There are a few different ways to approach photographing the city at night. One is to adhere to our obsession with reality and set the camera up on a a tripod, frame an interesting scene and get a nice sharp, well-exposed photo. That's a completely legitimate approach; it's nice to know how to take a good night shot and it's a kick to have really professional-looking night photos.
But I've always felt that some night scenes--particularly New York's Times Square--are just too exciting and too flamboyant to be captured in a traditional way. Yet many photographers (myself included at times) are fearful of leaving reality behind because they're afraid that if their photos are different people will think they goofed.

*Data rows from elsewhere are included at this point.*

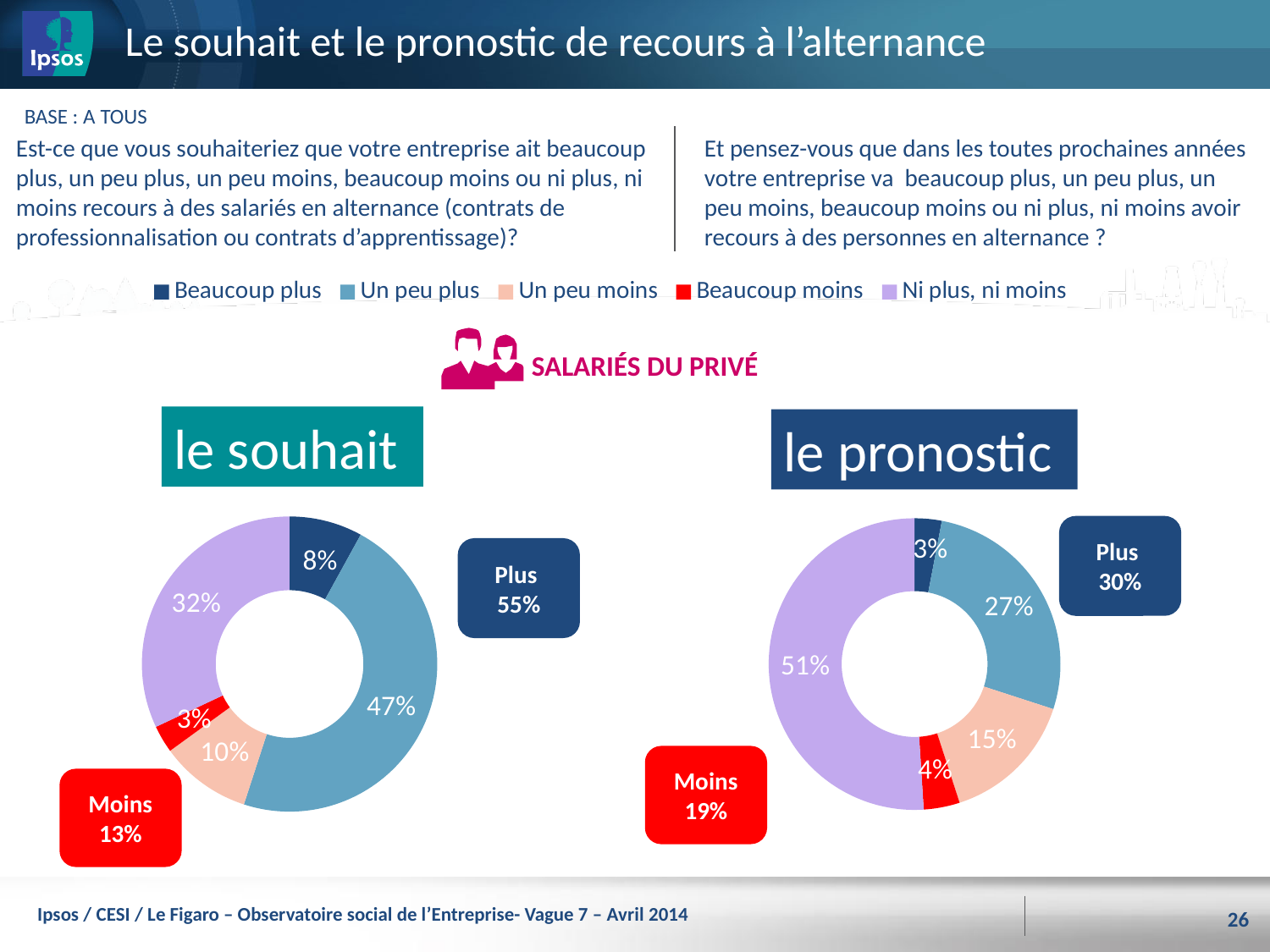
Which is larger: "Un peu plus" in the "le souhait" chart or "Un peu plus" in the "le pronostic" chart? le souhait In the "le pronostic" chart, what is the combined share of "Beaucoup plus" and "Un peu plus"? 30% In the "le souhait" chart, what is the value for "Un peu plus"? 47% What kind of chart is used for "le souhait"? Doughnut chart What is the difference between the "Ni plus, ni moins" values in the "le pronostic" chart and the "le souhait" chart? 19 percentage points In the "le souhait" chart, which category has the largest share? Un peu plus In the "le souhait" chart, what is the value for "Ni plus, ni moins"? 32% In the "le pronostic" chart, which category has the smallest share? Beaucoup plus In the "le souhait" chart, which category has the smallest share? Beaucoup moins In the "le pronostic" chart, what is the value for "Ni plus, ni moins"? 51% In the "le pronostic" chart, what is the value for "Un peu moins"? 15% How many categories does the legend list? 5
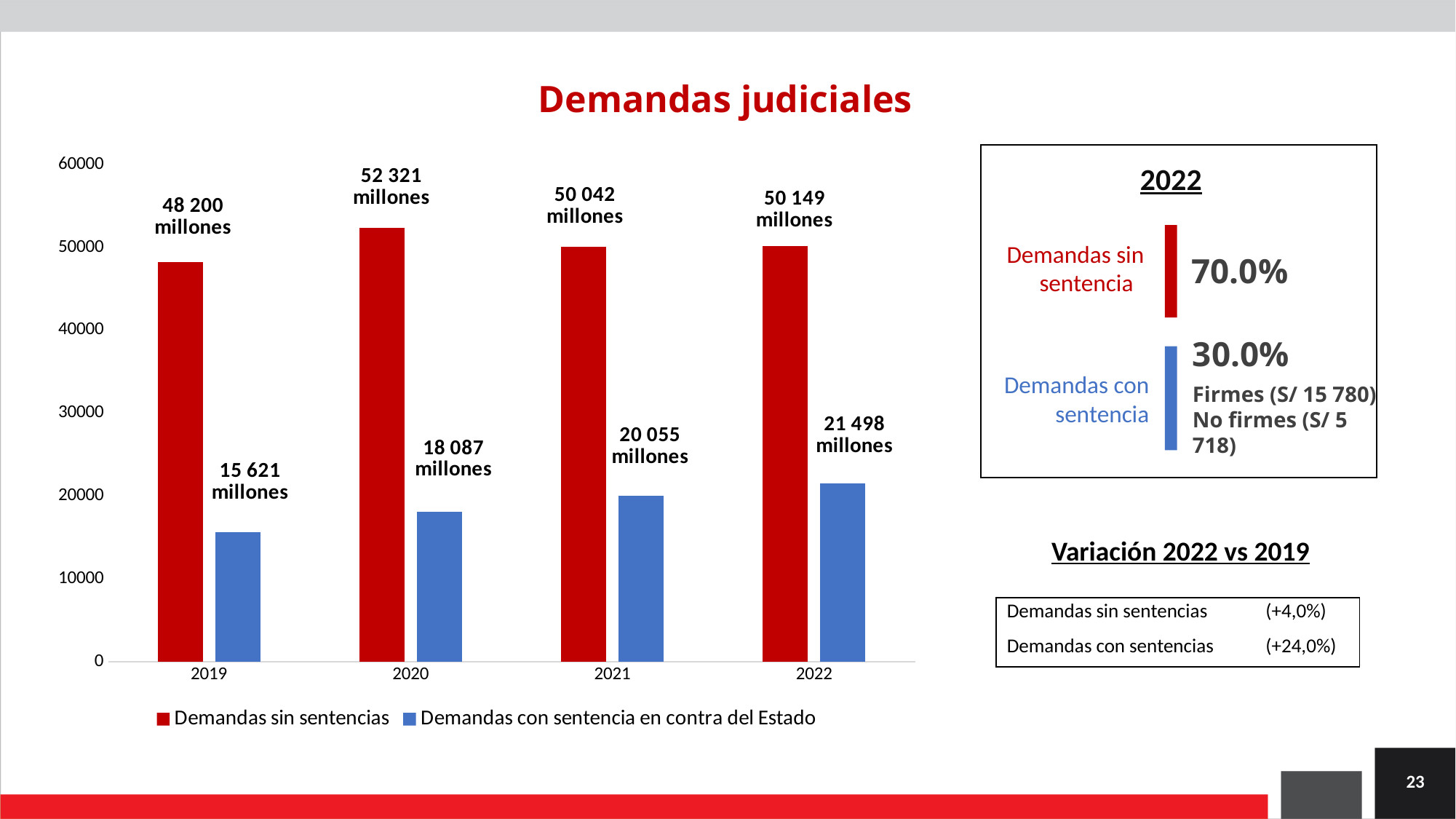
In which year is Demandas sin sentencias highest? 2020 What is the difference between Demandas sin sentencias and Demandas con sentencia en contra del Estado in 2021? 29 987 millones What kind of chart is shown on the slide? bar chart How many series does the chart legend list? 2 Is the value for Demandas sin sentencias in 2019 greater or less than 40000? greater How many years are shown on the x axis of the chart? 4 Does Demandas con sentencia en contra del Estado rise or fall from 2019 to 2022? rise What is the value for Demandas con sentencia en contra del Estado in 2019? 15 621 millones What is the value for Demandas con sentencia en contra del Estado in 2022? 21 498 millones What is the value for Demandas sin sentencias in 2020? 52 321 millones Which is larger: Demandas con sentencia en contra del Estado in 2020 or in 2021? 2021 In which year is Demandas con sentencia en contra del Estado lowest? 2019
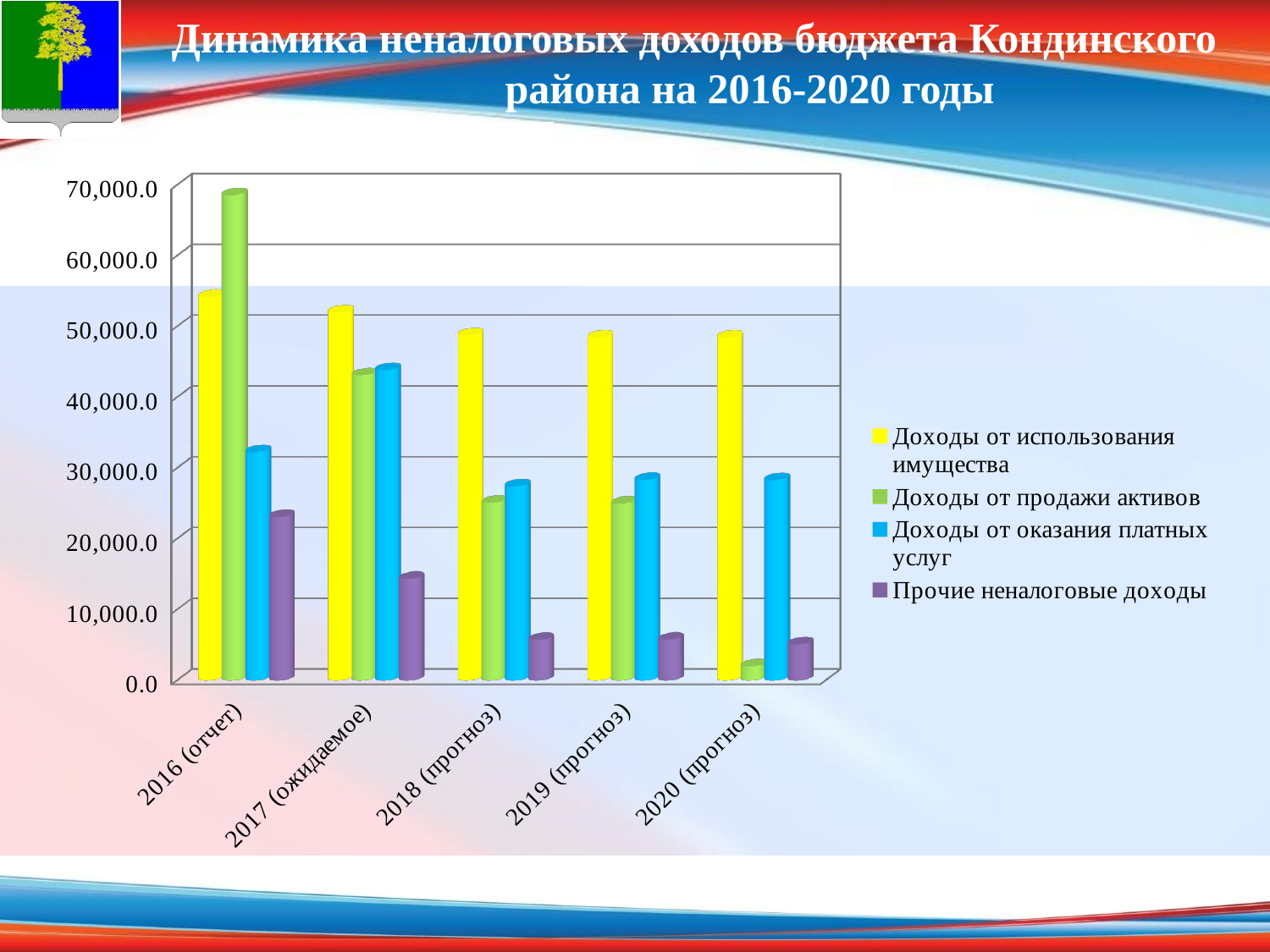
Is the value for Доходы от использования имущества in 2016 (отчет) greater or less than 50,000.0? greater What kind of chart is shown on the slide? bar chart In which year is the value for Доходы от продажи активов the highest? 2016 (отчет) Is the value for Прочие неналоговые доходы in 2017 (ожидаемое) greater or less than 20,000.0? less Is the value for Доходы от продажи активов in 2020 (прогноз) greater or less than 10,000.0? less How many series does the legend list? 4 Does the value for Доходы от использования имущества rise or fall from 2016 (отчет) to 2018 (прогноз)? fall How many year categories are shown on the x axis? 5 In which year is the value for Доходы от продажи активов the lowest? 2020 (прогноз) In 2016 (отчет), which is larger: Доходы от продажи активов or Доходы от использования имущества? Доходы от продажи активов Which series has the highest value in 2016 (отчет)? Доходы от продажи активов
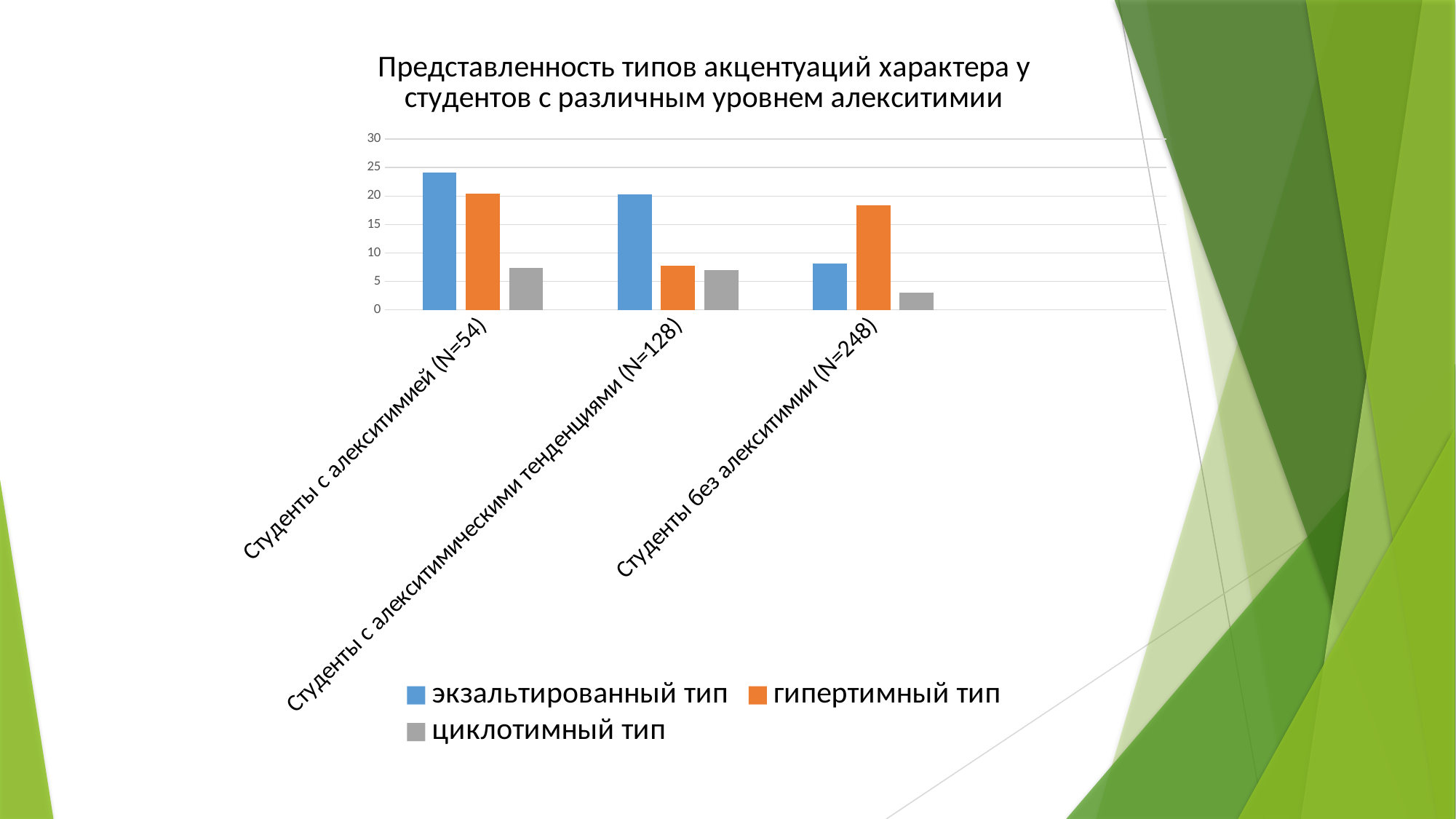
Which category has the highest value for экзальтированный тип? Студенты с алекситимией (N=54) What is the title of the chart? Представленность типов акцентуаций характера у студентов с различным уровнем алекситимии Is the value for экзальтированный тип among Студенты с алекситимией (N=54) greater or less than 20? greater Is the value for циклотимный тип among Студенты без алекситимии (N=248) greater or less than 5? less Which category has the lowest value for экзальтированный тип? Студенты без алекситимии (N=248) For Студенты без алекситимии (N=248), which is larger: экзальтированный тип or гипертимный тип? гипертимный тип How many categories are shown on the x axis of the chart? 3 How many series does the legend list? 3 Which category has the lowest value for гипертимный тип? Студенты с алекситимическими тенденциями (N=128) Which category has the lowest value for циклотимный тип? Студенты без алекситимии (N=248) What kind of chart is shown on the slide? bar chart Which series is shown in orange in the legend? гипертимный тип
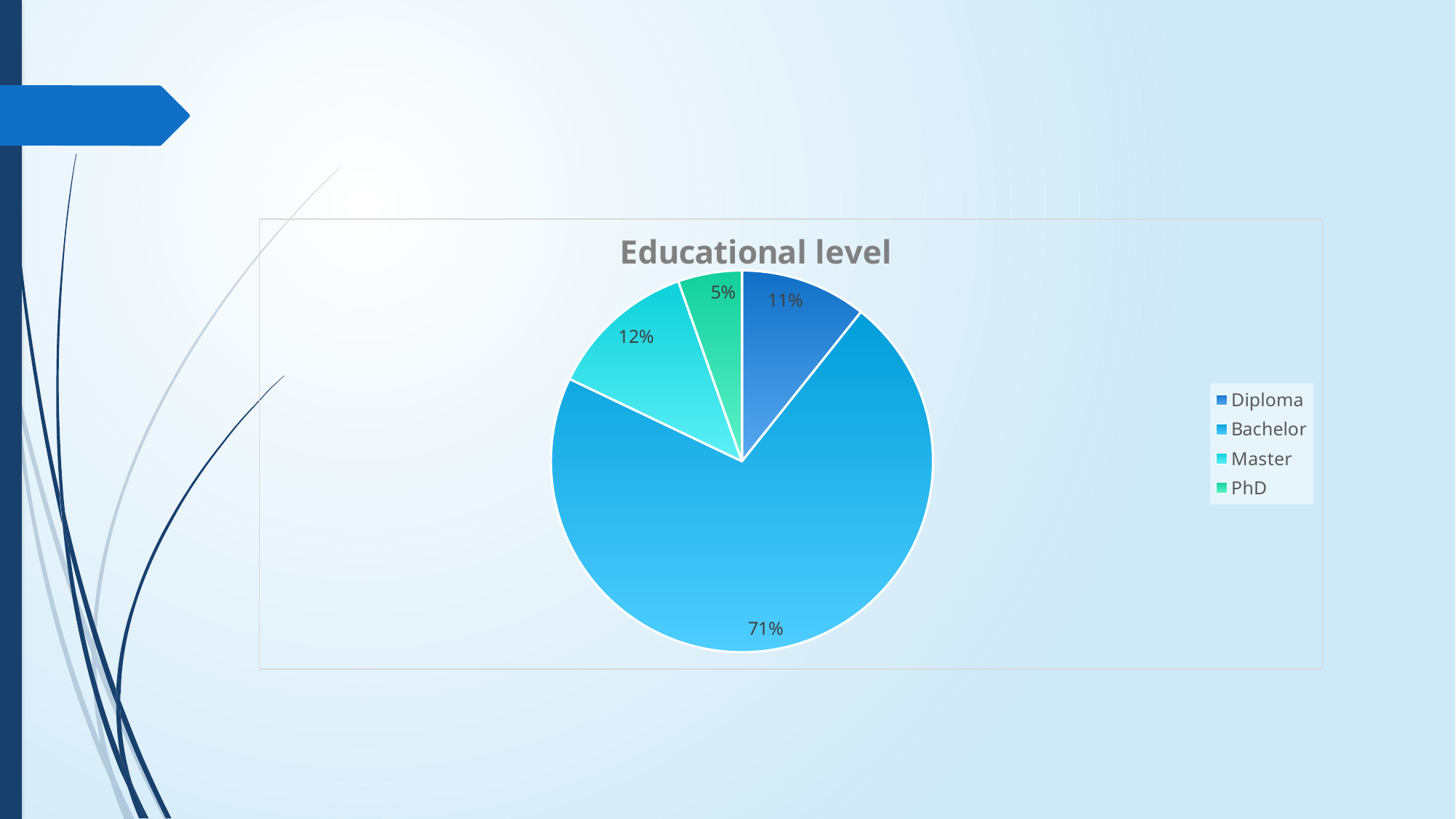
How many categories are shown in the pie chart? 4 Which educational level has the smallest slice? PhD What share of the pie does Master represent? 12% What share of the pie does PhD represent? 5% What is the title of the chart? Educational level Which is larger, the Diploma slice or the PhD slice? Diploma What share of the pie does Bachelor represent? 71% What is the difference in percentage points between Diploma and PhD? 6 What type of chart is shown on the slide? pie chart Which educational level has the largest slice? Bachelor What is the difference in percentage points between Bachelor and Master? 59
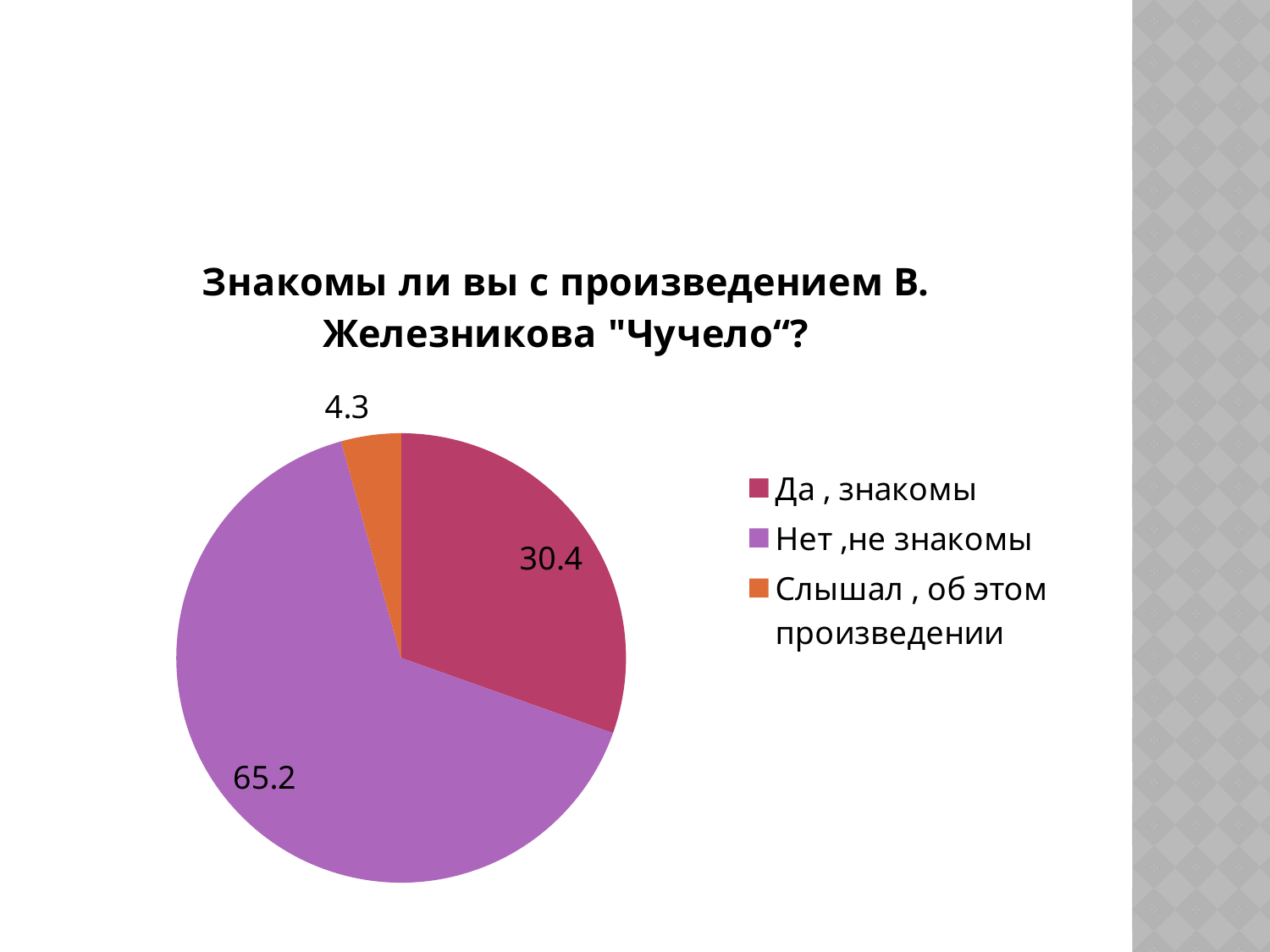
What is the value for "Слышал , об этом произведении"? 4.3 Which is larger: the value for "Да , знакомы" or the value for "Слышал , об этом произведении"? Да , знакомы How many entries does the legend list? 3 How many slices does the pie chart have? 3 What type of chart is shown on the slide? pie chart Which category has the smallest slice? Слышал , об этом произведении What is the value for "Нет ,не знакомы"? 65.2 Which category has the largest slice? Нет ,не знакомы What is the title of the chart? Знакомы ли вы с произведением В. Железникова "Чучело"? What colour is the slice for "Нет ,не знакомы"? purple What is the value for "Да , знакомы"? 30.4 What is the difference between the values for "Нет ,не знакомы" and "Да , знакомы"? 34.8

But the city at night is not about doing things correctly or trying not to make mistakes, it's about diving in and taking a swim in the river of light and color that's surging all around you. Forget reality! The reality of Times Square at midnight is that reality has been suspended in favor of free-flowing imagination and an electric energy that is so thick you can almost taste it. Trying to ignore that torrent of inspiration is like swimming upstream with an elephant on your back--you have to just go with the flow and find new techniques, new visions that match that energy.
One way to photograph city lights at night is to use a technique called zooming where you rack your zoom lens from one focal-length extreme to the other during a time exposure to turn bright lights into long colorful streaks. The more color and light that you cram into the frame when you zoom the lens, the more intense and vibrant your shots will be, so look for vantage points where you are just engulfed in light. And don't worry about keeping the camera steady during the zoom because a small amount of camera shake (try turning off the image-stabilization and see if that makes things better or worse) usually just enhances the effect.
While places like Times Square or the Las Vegas Strip are obviously perfect for streaking night lights, you can even do it with the neon sign in the local pizza restaurant window. In fact, I almost always take zooming shots of my Christmas tree because it can create wild patterns from the fairy lights.
I really believe in letting the passion of a place soak into your imagination and your ideas, whether it's the reality of a desert landscape or the chaos and intensity of Times Square. Don't be a bystander--jump into the river of imagination and leave reality on the shore! OK, enough water analogies, I'm done.